* Text passage
== Segment start ==
The appellants applied for leave to appeal the main judgment and that
application is presently pending before the court.
[7].
The facts that gave rise to the dispute between the parties are in
the main common cause. The first appellant is a director
of the
second appellant and, by all accounts, is resident in the Republic of
South Africa with a South African identity number,
although he
appears to be a citizen of Zimbabwe. The second appellant carries on
business as a marketing consultancy in the Johannesburg
area.
[8].
The first respondent is a listed public company, duly registered and
incorporated in Zimbabwe, and is part of a group
of companies which
manufactures consumer staple and durable goods for the mass market in
Zimbabwe. Its business involves light
manufacturing, distribution,
and retail of fast moving and durable consumer goods in Zimbabwe and
internationally; the production
of several of Zimbabwe's iconic
brands in the consumer staple product space; and the milling of flour
and maize. It also carries
on business as a manufacturer of stock
feeds, edible oils, and bakers' fats, as well as a producer,
processor and marketer of pork
and related food products and as a
producer of chicken, table eggs and day-old chicks. The first
respondent is also a retailer
of stock feeds and day-old chicks. The
second respondent is a Zimbabwean citizen and the founder of the
first respondent.
[9].
At the heart of the dispute between the parties are certain
statements which were published by the first appellant on
a number of
social media platforms, as fully set out in the aforesaid court
orders, as well as on the official website of the second
appellant.
According to the respondents, as has been found by the High Court on
more than one occasion, the statements are defamatory
in the sense
that they convey to the reader or viewer of the posts and videoclips
that the first respondent manufactures and sells
poisonous food
products and that its products can cause cancer. The intention of
these publications, which first surfaced during
or about December
2023, is also to convey to the general public, so it is averred by
the first respondent, that its (the first
respondent’s)
products are otherwise of substandard or low quality and that it does
not adhere to the applicable laws and
regulations regarding the
manufacturing of food products.
== Segment end ==
* What the task requires
Please state what kind of business the second appellant carries on, according to the court judgment excerpt. The listing that comes next is from a different source than the court judgment excerpt.

* Entries shown
== Segment start ==
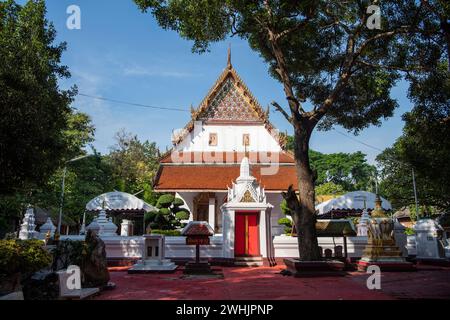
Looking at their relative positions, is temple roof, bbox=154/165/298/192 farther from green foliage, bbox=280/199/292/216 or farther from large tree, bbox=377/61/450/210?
large tree, bbox=377/61/450/210

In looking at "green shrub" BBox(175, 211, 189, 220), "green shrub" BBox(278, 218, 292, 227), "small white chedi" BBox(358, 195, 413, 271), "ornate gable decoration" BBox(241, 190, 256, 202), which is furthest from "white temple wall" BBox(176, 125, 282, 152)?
"small white chedi" BBox(358, 195, 413, 271)

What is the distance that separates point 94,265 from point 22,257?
190 cm

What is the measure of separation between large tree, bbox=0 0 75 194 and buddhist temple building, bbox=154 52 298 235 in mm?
10060

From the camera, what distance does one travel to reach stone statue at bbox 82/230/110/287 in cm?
810

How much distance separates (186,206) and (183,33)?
11.8m

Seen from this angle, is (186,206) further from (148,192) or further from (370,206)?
(370,206)

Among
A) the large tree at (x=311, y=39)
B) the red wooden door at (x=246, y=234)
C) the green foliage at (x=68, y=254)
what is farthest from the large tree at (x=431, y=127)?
the green foliage at (x=68, y=254)

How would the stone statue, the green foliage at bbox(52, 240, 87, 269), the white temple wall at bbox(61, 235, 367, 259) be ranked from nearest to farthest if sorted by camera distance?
the stone statue, the green foliage at bbox(52, 240, 87, 269), the white temple wall at bbox(61, 235, 367, 259)

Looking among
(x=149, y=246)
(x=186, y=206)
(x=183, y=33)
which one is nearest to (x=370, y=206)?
(x=186, y=206)

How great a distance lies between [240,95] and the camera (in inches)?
941

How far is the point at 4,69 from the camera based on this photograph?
9328mm

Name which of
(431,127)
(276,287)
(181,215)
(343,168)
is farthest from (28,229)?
(343,168)

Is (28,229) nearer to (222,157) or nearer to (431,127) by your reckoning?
(222,157)

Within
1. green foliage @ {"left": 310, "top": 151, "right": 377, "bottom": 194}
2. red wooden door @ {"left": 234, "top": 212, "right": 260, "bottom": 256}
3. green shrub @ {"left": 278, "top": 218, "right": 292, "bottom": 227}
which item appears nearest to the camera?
red wooden door @ {"left": 234, "top": 212, "right": 260, "bottom": 256}
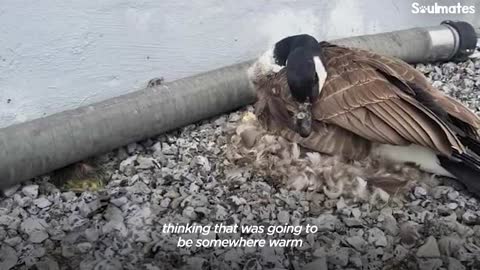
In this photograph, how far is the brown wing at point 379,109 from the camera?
201 centimetres

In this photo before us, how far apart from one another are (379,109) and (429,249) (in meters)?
0.52

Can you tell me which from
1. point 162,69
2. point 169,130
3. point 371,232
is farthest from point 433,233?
point 162,69

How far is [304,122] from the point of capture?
2121mm

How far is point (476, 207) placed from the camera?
2006 millimetres

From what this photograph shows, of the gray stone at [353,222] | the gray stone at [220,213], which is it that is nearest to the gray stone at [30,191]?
the gray stone at [220,213]

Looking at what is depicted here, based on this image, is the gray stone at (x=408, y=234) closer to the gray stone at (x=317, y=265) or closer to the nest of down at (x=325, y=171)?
the nest of down at (x=325, y=171)

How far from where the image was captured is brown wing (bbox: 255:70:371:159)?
7.05ft

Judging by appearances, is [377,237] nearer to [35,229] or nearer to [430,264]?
[430,264]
== Segment end ==
* Exercise output
A marketing consultancy in the Johannesburg area.